Bone mass of the whole body and spine was lower than expected for chronological age in approximately one third of pediatric patients with cystic fibrosis irrespective of gender or age. This may be explained by the observation of low bone turnover for developmental stage as indicated by bone biomarkers. Suboptimal status of vitamins D and K may be key causative factors of the low bone status for age.
在这项横断面观察性研究中,我们评估了来自加拿大3个囊性纤维化中心的胰腺功能不全的囊性纤维化儿科患者的维生素D和维生素K状态以及骨骼健康状况。

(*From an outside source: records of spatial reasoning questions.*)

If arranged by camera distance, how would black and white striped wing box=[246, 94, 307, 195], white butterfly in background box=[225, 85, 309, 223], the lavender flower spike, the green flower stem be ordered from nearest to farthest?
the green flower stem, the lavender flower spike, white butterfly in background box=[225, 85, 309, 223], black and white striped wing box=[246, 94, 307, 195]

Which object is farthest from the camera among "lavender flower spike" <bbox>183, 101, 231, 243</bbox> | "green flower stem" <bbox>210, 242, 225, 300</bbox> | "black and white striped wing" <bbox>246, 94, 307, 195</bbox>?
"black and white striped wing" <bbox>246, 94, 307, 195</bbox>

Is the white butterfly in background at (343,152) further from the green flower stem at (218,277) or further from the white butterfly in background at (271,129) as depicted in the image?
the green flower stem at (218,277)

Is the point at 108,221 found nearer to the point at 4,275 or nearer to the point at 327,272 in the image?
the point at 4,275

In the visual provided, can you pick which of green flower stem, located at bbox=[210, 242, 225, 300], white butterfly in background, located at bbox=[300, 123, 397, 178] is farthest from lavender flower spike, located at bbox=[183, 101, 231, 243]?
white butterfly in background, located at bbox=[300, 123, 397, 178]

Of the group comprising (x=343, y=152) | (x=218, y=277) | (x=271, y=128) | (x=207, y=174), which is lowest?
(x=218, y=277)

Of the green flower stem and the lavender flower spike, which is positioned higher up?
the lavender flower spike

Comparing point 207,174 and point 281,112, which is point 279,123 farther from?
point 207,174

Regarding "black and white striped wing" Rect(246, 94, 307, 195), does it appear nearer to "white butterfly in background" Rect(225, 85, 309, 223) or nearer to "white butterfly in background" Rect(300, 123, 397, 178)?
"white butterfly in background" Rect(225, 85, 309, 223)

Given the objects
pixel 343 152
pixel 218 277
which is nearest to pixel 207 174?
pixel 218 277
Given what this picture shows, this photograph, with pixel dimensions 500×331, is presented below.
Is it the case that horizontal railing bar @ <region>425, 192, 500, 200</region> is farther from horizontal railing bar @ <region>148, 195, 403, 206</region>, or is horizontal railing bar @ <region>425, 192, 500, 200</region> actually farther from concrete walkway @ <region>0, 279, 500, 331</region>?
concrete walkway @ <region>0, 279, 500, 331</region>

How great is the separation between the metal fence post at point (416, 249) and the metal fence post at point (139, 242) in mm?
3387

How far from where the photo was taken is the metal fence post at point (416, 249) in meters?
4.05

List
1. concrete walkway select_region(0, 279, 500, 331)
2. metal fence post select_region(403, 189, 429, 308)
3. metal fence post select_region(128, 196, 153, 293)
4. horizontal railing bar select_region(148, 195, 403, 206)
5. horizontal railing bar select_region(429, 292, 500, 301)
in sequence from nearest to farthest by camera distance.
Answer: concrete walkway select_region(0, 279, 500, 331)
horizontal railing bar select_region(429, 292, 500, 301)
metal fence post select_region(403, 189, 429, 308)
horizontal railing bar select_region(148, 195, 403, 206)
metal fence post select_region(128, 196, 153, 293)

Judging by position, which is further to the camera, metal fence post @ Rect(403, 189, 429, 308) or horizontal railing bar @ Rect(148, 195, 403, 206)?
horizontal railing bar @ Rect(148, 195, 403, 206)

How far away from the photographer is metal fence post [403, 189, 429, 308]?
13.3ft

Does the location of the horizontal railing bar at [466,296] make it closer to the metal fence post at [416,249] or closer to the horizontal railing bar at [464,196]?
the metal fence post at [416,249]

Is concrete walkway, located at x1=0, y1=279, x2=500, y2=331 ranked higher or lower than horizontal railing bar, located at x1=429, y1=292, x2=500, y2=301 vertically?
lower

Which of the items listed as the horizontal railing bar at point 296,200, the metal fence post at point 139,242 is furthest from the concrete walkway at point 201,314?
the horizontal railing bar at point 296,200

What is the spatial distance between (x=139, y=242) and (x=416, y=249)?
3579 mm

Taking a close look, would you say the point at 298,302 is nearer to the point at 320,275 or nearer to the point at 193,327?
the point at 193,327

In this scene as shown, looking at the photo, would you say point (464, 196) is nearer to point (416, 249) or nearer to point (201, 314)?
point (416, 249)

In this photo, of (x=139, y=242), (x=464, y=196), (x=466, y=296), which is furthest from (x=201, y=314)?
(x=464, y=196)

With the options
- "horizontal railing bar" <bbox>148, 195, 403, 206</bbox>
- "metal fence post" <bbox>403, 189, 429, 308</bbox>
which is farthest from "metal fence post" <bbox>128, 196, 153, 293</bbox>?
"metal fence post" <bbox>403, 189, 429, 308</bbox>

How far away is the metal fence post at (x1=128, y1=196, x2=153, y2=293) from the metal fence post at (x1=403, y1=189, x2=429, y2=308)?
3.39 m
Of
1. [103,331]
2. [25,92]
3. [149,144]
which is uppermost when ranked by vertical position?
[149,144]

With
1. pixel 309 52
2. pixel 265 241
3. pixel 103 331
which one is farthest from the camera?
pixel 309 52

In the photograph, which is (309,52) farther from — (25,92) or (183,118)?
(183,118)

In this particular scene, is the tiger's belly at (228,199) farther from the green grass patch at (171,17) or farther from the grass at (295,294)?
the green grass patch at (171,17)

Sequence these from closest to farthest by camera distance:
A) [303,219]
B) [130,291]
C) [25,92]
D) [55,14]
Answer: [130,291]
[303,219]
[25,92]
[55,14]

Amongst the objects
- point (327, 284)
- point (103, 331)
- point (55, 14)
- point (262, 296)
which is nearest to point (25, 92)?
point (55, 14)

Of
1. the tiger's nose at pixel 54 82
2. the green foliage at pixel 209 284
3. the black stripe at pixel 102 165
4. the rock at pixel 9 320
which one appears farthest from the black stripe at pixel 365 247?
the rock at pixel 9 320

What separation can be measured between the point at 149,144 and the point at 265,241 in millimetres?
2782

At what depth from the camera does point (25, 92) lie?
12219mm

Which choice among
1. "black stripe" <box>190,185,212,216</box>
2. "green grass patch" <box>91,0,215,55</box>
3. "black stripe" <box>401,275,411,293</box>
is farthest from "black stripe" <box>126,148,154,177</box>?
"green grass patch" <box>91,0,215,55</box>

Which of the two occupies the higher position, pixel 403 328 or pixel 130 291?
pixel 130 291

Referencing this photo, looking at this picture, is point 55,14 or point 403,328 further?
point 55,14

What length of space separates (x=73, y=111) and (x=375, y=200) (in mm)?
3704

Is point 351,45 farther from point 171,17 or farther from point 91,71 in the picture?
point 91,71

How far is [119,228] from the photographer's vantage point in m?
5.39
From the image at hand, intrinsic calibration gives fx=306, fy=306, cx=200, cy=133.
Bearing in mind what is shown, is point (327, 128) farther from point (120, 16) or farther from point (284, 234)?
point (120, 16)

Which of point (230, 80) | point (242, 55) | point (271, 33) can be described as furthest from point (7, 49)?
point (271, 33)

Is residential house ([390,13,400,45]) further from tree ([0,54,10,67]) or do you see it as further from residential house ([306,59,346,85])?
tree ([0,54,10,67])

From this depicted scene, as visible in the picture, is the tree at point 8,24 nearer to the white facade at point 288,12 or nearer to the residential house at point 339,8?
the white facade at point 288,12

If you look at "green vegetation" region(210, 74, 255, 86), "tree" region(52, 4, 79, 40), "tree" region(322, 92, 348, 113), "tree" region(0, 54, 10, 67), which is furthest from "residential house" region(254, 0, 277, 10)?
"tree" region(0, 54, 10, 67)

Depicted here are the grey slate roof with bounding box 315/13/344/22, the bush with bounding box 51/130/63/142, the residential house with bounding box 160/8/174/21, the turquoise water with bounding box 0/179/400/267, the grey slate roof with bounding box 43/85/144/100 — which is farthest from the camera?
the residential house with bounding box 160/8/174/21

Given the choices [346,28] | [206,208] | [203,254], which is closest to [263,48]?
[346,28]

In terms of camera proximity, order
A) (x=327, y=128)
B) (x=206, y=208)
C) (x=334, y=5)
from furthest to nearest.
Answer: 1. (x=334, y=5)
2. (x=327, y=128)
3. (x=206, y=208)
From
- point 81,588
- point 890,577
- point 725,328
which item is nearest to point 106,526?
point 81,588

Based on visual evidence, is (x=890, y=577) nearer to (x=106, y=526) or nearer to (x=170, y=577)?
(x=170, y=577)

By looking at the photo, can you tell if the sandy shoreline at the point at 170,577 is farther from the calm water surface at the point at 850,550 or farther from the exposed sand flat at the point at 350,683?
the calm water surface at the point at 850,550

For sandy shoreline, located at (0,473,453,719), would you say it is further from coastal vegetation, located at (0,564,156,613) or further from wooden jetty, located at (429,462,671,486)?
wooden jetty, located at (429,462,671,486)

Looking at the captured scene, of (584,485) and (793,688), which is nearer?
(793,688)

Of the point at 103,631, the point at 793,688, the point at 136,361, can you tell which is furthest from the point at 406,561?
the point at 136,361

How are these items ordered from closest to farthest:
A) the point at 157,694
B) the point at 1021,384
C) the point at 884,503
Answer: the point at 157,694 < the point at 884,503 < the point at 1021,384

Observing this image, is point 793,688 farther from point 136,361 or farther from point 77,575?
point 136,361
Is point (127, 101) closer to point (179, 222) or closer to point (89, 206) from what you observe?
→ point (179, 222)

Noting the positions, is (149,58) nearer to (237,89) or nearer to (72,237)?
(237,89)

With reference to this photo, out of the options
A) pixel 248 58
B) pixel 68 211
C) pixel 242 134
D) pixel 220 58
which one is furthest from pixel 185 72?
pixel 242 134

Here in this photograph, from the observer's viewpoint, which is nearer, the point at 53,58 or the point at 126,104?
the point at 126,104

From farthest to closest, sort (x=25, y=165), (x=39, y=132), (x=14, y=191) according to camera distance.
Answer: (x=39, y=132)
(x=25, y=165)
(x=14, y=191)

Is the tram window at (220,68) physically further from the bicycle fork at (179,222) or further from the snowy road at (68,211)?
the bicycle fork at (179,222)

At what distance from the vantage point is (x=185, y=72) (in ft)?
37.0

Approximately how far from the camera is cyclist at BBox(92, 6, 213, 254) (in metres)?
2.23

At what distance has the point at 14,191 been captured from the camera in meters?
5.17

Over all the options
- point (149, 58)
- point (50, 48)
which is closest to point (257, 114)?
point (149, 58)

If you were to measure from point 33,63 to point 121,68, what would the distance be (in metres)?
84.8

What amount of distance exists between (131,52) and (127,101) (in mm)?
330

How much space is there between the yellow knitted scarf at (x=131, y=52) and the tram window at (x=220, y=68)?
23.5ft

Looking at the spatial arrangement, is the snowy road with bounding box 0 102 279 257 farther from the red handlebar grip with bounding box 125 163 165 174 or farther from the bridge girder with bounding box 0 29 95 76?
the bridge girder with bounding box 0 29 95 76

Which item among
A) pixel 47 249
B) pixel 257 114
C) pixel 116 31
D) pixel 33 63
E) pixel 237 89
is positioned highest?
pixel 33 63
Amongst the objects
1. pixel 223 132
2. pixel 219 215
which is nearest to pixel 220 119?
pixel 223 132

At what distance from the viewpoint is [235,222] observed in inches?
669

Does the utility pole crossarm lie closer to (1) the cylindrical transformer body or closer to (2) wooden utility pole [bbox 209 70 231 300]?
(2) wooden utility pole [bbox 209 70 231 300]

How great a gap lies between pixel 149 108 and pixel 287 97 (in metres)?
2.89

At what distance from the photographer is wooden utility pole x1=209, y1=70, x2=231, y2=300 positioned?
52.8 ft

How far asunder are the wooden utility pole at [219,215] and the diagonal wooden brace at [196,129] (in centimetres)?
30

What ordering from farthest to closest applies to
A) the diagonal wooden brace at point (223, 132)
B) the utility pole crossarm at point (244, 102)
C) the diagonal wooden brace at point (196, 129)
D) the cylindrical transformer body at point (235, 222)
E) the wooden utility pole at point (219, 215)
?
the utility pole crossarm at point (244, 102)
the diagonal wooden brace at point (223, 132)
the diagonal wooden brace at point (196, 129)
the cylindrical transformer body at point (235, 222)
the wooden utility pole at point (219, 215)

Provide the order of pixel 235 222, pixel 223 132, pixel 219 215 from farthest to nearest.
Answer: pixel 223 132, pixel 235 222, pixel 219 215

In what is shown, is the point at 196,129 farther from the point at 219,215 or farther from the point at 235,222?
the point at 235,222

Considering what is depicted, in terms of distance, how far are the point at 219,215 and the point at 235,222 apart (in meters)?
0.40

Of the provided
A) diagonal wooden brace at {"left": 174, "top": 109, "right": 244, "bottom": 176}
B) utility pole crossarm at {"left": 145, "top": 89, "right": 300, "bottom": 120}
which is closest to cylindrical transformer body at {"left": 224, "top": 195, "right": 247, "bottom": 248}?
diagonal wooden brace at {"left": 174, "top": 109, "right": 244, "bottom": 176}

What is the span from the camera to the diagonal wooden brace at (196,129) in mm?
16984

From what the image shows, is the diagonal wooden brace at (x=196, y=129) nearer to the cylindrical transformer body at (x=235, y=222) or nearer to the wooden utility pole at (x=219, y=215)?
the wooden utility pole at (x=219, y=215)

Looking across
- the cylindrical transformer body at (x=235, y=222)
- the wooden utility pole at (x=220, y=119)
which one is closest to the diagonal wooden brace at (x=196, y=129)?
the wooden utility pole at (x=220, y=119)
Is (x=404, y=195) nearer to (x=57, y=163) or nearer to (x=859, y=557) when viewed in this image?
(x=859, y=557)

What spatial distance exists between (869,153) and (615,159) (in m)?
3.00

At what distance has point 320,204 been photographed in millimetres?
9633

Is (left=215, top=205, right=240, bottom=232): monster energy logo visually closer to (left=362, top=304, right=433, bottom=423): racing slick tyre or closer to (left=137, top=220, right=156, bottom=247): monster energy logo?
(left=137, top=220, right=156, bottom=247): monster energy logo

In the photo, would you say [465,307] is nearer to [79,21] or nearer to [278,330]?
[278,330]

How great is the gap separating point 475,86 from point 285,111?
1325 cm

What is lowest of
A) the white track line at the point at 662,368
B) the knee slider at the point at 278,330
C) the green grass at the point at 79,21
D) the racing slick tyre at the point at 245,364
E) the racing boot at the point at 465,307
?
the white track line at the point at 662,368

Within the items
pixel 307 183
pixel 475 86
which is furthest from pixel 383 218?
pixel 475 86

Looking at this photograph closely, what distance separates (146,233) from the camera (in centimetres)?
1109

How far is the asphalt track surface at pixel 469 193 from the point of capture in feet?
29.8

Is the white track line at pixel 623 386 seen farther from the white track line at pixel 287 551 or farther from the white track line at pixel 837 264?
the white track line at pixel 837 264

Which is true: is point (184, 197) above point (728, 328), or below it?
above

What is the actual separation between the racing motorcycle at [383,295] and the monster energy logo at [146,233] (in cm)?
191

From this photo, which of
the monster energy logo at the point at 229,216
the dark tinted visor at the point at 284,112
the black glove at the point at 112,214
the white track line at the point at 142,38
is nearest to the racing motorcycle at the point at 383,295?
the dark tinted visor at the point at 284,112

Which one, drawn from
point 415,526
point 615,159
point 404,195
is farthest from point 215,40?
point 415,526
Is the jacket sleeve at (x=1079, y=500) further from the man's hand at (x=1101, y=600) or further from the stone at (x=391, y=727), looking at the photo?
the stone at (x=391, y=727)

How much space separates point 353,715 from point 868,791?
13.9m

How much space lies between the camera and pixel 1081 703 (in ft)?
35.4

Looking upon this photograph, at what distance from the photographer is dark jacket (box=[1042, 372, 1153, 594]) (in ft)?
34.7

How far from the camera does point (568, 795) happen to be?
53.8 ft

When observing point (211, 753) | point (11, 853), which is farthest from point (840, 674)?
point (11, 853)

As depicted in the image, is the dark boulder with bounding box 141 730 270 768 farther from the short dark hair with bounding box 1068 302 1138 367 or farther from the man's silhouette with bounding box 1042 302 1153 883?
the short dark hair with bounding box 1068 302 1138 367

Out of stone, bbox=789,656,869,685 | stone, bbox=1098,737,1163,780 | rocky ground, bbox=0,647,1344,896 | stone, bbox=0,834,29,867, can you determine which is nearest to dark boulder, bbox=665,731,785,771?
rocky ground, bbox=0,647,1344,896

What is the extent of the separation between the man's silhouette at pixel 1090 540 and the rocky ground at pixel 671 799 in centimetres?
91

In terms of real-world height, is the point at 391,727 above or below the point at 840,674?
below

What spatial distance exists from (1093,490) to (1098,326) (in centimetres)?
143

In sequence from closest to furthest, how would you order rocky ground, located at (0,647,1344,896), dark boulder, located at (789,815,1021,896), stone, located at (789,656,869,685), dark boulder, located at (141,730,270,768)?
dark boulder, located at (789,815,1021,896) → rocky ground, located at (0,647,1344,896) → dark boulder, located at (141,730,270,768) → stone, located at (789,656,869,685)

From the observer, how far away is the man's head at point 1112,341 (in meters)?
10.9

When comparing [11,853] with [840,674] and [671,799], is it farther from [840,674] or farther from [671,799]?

招募了81名患有囊性纤维化且临床稳定至少3个月的患者。在门诊就诊时,评估人体测量学变量、肺功能、青春期状态、钙以及维生素D和维生素K的摄入量和身体活动情况。采集血液用于分析骨转换的生化生物标志物以及维生素D和维生素K的状态,并采集尿液样本用于钙、肌酐、钠和脱氧吡啶啉分析。测量全身骨矿物质含量和腰椎(L1-L4)骨矿物质密度。
这些儿童营养状况相对良好,患有中度至轻度肺部疾病。全身有38%的儿童以及腰椎有28%的儿童骨矿物质质量低,定义为按性别和年龄计算的z值在-1.0至-2.0之间。两种骨测量指标均有7名儿童的z值小于-2.0。95%的患者维生素D状态欠佳;82%的患者维生素K状态欠佳。与年龄、性别和青春期状态的参考值相比,血浆骨钙素、I型前胶原羧基末端前肽和尿脱氧吡啶啉的测量结果反映出大部分患者存在骨形成受抑制和骨吸收增加的状态。
无论性别或年龄,约三分之一的囊性纤维化儿科患者全身和脊柱的骨量低于按实际年龄预期的水平。这可能由骨生物标志物所示的发育阶段骨转换低来解释。维生素D和维生素K状态欠佳可能是导致年龄相关低骨状态的关键因素。